- _RECORD EXTRACTS_:
______
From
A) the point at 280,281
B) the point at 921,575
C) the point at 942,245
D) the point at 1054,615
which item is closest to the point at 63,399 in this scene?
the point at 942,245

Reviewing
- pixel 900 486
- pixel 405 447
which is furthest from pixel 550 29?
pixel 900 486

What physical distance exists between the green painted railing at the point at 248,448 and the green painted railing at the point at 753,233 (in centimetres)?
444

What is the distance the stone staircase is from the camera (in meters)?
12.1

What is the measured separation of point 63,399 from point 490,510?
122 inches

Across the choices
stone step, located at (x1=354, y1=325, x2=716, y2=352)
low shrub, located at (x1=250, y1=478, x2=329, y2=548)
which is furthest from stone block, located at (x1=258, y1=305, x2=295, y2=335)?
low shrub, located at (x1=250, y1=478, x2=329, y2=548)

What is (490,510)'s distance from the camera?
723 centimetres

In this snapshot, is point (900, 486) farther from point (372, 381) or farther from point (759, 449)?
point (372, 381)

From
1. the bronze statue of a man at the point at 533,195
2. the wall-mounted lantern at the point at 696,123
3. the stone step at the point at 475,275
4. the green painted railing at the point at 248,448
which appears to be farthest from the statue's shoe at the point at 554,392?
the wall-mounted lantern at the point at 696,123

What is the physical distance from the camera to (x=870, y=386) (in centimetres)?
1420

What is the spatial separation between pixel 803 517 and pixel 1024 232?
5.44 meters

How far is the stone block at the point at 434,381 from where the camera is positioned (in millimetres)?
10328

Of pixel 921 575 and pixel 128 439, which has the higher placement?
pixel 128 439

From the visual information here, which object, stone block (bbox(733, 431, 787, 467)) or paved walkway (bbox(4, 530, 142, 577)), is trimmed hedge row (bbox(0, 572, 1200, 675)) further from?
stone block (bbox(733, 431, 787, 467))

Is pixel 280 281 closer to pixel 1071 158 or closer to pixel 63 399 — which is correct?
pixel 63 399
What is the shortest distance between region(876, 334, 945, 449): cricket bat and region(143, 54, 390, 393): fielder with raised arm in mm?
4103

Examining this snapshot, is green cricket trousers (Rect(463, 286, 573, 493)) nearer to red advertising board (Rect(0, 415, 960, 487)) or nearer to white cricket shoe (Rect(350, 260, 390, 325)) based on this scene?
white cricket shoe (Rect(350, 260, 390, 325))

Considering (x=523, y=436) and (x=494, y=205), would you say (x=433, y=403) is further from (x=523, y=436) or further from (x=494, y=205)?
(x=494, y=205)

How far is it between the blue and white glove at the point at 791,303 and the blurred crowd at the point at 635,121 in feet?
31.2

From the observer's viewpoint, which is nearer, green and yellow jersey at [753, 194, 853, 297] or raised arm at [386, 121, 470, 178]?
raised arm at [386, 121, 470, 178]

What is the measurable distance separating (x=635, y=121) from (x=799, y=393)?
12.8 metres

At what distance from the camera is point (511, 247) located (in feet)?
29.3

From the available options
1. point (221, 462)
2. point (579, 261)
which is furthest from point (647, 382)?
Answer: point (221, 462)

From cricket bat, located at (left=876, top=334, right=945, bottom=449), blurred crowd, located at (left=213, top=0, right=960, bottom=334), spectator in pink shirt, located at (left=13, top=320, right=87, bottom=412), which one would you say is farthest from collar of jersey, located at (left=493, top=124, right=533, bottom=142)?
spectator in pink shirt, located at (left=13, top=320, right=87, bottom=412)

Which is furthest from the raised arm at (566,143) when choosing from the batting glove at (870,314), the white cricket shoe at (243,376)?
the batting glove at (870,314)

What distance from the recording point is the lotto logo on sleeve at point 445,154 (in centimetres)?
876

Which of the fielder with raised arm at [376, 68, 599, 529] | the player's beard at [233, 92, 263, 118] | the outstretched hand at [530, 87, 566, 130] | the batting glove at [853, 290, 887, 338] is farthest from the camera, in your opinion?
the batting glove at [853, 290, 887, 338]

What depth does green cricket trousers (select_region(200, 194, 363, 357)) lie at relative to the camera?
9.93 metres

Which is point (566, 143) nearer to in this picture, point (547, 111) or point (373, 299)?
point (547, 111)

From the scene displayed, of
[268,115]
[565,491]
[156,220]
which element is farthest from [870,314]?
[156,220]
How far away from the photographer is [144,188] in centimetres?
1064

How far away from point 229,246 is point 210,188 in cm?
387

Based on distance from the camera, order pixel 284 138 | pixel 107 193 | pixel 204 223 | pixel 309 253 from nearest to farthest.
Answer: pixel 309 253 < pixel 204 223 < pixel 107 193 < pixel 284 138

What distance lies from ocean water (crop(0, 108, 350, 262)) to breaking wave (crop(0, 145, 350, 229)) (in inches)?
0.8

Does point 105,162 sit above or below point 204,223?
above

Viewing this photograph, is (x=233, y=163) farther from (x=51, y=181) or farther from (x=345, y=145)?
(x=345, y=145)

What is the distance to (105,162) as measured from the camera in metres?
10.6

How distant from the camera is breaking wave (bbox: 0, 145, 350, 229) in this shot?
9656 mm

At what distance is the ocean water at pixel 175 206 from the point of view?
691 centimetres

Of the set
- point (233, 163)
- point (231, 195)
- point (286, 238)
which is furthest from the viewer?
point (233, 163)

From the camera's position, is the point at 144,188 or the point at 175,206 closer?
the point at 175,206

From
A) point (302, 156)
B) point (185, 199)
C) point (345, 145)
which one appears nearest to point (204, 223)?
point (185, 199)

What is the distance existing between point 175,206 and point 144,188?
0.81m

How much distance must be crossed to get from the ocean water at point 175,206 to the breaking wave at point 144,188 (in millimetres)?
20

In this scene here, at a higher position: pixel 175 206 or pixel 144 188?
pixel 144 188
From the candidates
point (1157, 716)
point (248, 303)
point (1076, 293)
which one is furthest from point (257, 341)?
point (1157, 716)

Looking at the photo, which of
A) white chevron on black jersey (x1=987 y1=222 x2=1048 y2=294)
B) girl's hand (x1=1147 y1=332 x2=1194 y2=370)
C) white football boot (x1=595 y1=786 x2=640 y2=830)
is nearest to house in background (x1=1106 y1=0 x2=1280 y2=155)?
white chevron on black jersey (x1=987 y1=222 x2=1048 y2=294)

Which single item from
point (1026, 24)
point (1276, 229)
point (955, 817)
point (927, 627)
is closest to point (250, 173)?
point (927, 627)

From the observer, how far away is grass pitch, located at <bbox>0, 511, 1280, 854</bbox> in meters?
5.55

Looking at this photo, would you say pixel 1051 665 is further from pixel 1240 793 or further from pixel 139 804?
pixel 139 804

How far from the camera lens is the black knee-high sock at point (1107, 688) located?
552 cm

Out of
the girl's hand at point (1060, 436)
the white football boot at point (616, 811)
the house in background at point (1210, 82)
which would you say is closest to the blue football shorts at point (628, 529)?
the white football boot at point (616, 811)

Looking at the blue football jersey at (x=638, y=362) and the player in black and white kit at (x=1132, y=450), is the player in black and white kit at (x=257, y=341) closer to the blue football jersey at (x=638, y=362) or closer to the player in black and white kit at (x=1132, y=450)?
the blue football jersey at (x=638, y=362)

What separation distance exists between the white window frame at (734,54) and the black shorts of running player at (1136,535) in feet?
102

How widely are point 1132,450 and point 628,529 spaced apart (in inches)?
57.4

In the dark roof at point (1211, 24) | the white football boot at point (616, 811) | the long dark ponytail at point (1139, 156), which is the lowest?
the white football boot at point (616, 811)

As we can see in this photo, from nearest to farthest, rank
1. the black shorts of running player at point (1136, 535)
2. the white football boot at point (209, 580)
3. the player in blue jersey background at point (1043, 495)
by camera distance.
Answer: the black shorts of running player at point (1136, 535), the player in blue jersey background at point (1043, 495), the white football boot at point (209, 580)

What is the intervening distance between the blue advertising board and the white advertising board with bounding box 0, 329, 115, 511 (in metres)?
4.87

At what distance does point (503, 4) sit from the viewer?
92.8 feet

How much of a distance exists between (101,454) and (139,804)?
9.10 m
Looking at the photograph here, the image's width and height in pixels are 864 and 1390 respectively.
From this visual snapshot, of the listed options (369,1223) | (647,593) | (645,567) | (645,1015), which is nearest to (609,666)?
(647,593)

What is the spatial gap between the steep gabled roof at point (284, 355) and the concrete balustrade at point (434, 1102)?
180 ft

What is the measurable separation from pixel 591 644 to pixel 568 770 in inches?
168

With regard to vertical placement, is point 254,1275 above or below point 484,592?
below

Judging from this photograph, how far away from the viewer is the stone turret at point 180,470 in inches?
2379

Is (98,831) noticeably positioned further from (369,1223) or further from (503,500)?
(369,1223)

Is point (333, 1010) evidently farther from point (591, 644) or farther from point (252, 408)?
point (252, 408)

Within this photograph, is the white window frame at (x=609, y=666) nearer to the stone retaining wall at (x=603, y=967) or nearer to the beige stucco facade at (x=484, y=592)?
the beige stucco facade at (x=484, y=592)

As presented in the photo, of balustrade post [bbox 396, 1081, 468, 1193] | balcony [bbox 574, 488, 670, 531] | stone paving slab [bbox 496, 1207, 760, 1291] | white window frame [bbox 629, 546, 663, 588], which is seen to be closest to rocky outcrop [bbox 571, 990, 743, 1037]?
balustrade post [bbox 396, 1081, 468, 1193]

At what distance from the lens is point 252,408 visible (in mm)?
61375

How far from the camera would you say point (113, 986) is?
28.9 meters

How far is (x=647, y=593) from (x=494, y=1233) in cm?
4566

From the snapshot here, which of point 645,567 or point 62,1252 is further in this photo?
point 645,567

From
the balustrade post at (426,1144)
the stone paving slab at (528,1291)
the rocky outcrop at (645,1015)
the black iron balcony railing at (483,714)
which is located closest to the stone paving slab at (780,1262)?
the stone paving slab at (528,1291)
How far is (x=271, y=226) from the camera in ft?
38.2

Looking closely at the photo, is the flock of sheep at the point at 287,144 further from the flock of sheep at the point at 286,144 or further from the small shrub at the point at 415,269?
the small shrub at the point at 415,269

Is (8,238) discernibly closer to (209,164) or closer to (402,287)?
______
The required output is the span of lines from the one containing "From the snapshot" to the last line, reproduced character for character.

From the snapshot here, which of point 645,567 or point 62,1252 is further in this photo?
point 645,567

From
the balustrade post at (426,1144)
the stone paving slab at (528,1291)
the rocky outcrop at (645,1015)
the black iron balcony railing at (483,714)
which is located closest to the stone paving slab at (780,1262)?
the stone paving slab at (528,1291)
How far is (x=271, y=226) from the camera in ft?
38.2

Looking closely at the photo, is the flock of sheep at the point at 287,144 further from the flock of sheep at the point at 286,144 or further from the small shrub at the point at 415,269?
the small shrub at the point at 415,269

Is (8,238) discernibly closer to (209,164) or closer to (402,287)?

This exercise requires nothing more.